Dataset rows>

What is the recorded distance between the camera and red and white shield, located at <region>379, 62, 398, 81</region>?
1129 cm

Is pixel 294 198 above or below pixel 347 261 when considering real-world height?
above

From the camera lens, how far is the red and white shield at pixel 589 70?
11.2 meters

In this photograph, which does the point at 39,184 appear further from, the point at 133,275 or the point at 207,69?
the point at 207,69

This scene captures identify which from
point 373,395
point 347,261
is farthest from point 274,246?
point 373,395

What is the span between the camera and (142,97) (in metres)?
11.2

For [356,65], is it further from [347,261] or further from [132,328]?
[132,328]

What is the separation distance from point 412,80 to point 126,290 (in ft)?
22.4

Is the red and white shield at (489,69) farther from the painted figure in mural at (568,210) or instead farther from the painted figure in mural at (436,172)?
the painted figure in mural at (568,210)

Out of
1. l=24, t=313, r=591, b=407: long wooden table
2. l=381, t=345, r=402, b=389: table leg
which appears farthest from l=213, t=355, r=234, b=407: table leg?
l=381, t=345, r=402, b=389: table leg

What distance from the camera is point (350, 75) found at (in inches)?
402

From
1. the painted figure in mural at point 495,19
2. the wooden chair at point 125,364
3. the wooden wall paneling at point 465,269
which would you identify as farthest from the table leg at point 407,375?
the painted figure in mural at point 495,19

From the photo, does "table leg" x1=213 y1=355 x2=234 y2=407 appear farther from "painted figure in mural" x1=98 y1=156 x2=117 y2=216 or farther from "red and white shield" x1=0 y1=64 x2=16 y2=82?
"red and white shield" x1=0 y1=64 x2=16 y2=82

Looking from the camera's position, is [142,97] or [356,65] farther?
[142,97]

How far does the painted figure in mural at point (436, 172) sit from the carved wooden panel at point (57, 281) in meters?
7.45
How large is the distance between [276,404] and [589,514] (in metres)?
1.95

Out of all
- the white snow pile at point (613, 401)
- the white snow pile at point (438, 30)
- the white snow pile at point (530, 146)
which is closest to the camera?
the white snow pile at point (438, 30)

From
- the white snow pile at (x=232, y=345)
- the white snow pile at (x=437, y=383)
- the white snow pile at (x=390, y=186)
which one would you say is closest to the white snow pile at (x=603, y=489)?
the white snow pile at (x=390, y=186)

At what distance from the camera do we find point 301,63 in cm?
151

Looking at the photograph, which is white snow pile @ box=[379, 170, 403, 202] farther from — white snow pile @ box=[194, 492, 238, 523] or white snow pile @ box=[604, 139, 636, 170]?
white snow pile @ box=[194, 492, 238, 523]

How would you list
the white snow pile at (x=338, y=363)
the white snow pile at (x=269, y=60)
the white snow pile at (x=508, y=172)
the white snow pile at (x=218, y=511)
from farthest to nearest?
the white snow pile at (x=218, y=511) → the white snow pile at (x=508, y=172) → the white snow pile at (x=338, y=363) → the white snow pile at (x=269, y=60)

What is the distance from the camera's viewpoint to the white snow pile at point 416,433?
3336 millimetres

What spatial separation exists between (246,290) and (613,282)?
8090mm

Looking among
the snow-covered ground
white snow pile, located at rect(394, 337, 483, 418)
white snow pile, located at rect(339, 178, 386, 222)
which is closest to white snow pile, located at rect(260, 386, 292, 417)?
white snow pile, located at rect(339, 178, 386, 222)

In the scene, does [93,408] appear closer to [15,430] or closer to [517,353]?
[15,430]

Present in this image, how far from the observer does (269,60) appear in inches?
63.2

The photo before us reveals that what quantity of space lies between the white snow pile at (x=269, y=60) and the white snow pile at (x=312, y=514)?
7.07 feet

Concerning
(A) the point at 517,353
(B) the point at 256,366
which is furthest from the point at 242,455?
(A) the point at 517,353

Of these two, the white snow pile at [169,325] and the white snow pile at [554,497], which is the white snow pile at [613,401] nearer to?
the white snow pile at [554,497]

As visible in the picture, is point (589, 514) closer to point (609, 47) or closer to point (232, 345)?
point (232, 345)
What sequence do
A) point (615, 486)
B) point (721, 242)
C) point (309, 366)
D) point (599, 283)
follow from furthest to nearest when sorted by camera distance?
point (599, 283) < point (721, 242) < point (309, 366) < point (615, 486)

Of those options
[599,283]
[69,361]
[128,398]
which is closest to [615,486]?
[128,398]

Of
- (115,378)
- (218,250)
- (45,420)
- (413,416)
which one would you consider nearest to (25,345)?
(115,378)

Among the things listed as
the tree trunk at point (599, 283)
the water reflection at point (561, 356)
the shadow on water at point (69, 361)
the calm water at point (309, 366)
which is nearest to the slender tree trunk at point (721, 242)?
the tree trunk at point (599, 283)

WHAT TO DO> Update the entries from the line containing "Is pixel 294" down to the line containing "11.2 meters", changing "red and white shield" to "red-and-white shield" and keeping everything else the same.

REPLY>
Is pixel 294 198 above or below pixel 347 261 when considering real-world height?
above

From the camera lens, how far is the red-and-white shield at pixel 589 70?
11.2 meters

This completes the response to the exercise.